*** Opening Working data ***

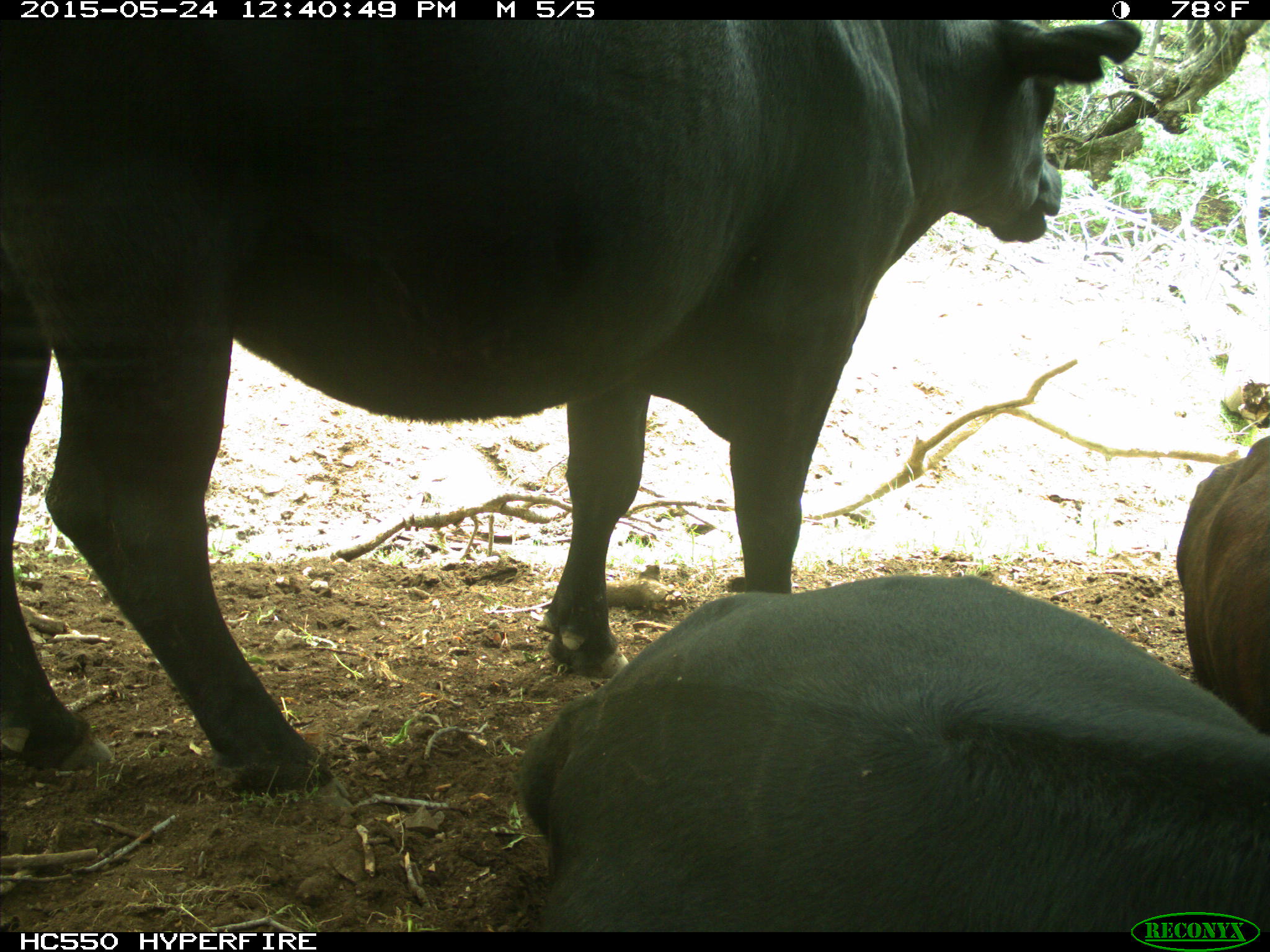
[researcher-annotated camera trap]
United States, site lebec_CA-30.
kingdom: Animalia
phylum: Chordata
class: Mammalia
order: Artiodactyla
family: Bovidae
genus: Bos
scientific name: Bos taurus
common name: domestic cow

*** Closing Working data ***
*** Opening Working data ***

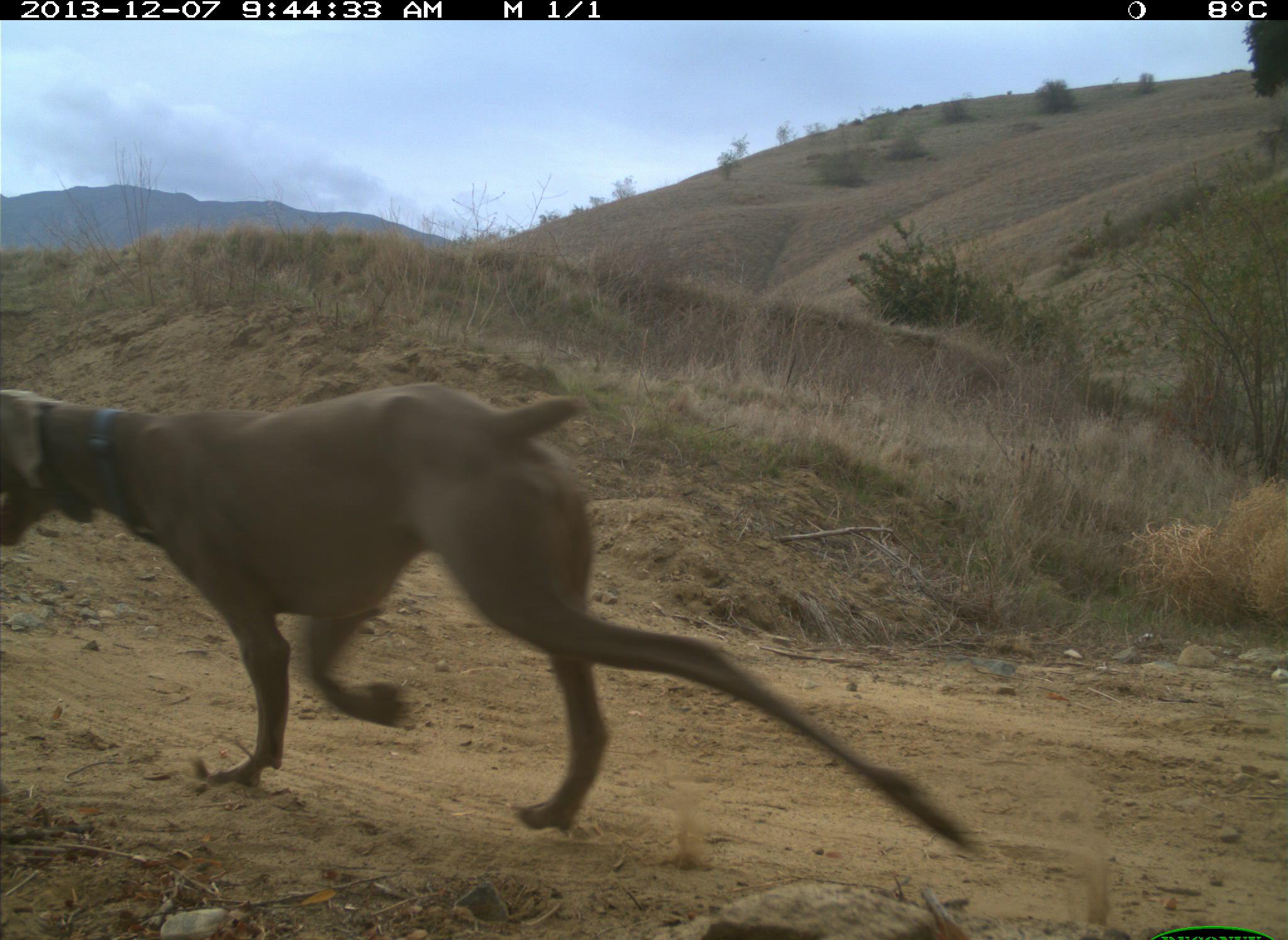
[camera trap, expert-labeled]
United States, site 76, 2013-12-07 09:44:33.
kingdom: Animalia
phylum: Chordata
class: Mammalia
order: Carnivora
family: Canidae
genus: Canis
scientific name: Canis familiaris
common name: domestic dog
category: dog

*** Closing Working data ***

Copy exactly the stretch of data above from the line with "[researcher-annotated camera trap]" through the line with "common name: domestic cow", and omit all other lines.

Written solution:
[researcher-annotated camera trap]
United States, site lebec_CA-30.
kingdom: Animalia
phylum: Chordata
class: Mammalia
order: Artiodactyla
family: Bovidae
genus: Bos
scientific name: Bos taurus
common name: domestic cow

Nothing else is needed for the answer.